── RAW DATA ──
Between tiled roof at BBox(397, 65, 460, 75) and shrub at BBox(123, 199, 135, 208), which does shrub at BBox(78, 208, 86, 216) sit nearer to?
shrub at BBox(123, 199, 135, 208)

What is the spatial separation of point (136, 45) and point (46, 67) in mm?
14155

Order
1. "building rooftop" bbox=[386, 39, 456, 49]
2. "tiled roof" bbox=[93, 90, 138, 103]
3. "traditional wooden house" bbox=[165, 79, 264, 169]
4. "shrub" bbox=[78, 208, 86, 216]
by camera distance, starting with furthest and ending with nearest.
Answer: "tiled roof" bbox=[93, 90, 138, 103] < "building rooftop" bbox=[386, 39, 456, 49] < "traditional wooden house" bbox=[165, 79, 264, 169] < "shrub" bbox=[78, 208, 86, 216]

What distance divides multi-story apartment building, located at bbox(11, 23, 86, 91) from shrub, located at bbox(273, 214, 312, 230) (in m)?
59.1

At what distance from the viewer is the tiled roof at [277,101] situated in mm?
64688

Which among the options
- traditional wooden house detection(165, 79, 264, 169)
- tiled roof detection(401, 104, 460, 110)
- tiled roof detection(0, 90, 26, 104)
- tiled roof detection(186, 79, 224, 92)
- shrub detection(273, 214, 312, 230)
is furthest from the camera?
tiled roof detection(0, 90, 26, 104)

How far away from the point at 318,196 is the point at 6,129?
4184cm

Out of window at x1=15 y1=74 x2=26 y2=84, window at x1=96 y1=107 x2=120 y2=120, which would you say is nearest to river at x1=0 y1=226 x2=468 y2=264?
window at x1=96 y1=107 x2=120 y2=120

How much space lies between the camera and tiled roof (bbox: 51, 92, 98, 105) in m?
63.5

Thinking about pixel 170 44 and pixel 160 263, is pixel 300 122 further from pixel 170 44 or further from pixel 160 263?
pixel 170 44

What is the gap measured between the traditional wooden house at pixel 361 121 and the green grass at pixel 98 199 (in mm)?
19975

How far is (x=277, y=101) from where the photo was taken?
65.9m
───
_GIVEN EXERCISE_
Rewrite all the rows above, replacing "river" with "stream" and leaving everything else unchanged.

_THE OUTPUT_
Between tiled roof at BBox(397, 65, 460, 75) and shrub at BBox(123, 199, 135, 208), which does shrub at BBox(78, 208, 86, 216) sit nearer to?
shrub at BBox(123, 199, 135, 208)

What is the spatial separation of point (136, 45) and point (46, 67) in mm?
14155

Order
1. "building rooftop" bbox=[386, 39, 456, 49]
2. "tiled roof" bbox=[93, 90, 138, 103]
3. "traditional wooden house" bbox=[165, 79, 264, 169]
4. "shrub" bbox=[78, 208, 86, 216]
by camera distance, starting with furthest and ending with nearest.
Answer: "tiled roof" bbox=[93, 90, 138, 103] < "building rooftop" bbox=[386, 39, 456, 49] < "traditional wooden house" bbox=[165, 79, 264, 169] < "shrub" bbox=[78, 208, 86, 216]

What distance divides multi-story apartment building, located at bbox(11, 23, 86, 91) from shrub, located at bbox(273, 214, 312, 230) (in m)?
59.1

At what distance from the viewer is the tiled roof at [277,101] situated in mm?
64688

Which among the options
- traditional wooden house detection(165, 79, 264, 169)
- tiled roof detection(401, 104, 460, 110)
- tiled roof detection(0, 90, 26, 104)
- tiled roof detection(186, 79, 224, 92)
- shrub detection(273, 214, 312, 230)
is furthest from the camera?
tiled roof detection(0, 90, 26, 104)

How far away from the point at 318,196 is the point at 6,129?
4184cm

Out of window at x1=15 y1=74 x2=26 y2=84, window at x1=96 y1=107 x2=120 y2=120, which would you say is nearest to stream at x1=0 y1=226 x2=468 y2=264?
window at x1=96 y1=107 x2=120 y2=120

How much space lies between the camera and tiled roof (bbox: 51, 92, 98, 105) in m?
63.5

Thinking about pixel 170 44 and pixel 160 263, is pixel 300 122 further from pixel 170 44 or further from pixel 160 263?
pixel 170 44

What is the gap measured between the traditional wooden house at pixel 361 121 and the green grass at pixel 98 199 (in mm)?
19975

How far is (x=277, y=101) from where the photo was taken?
65.9m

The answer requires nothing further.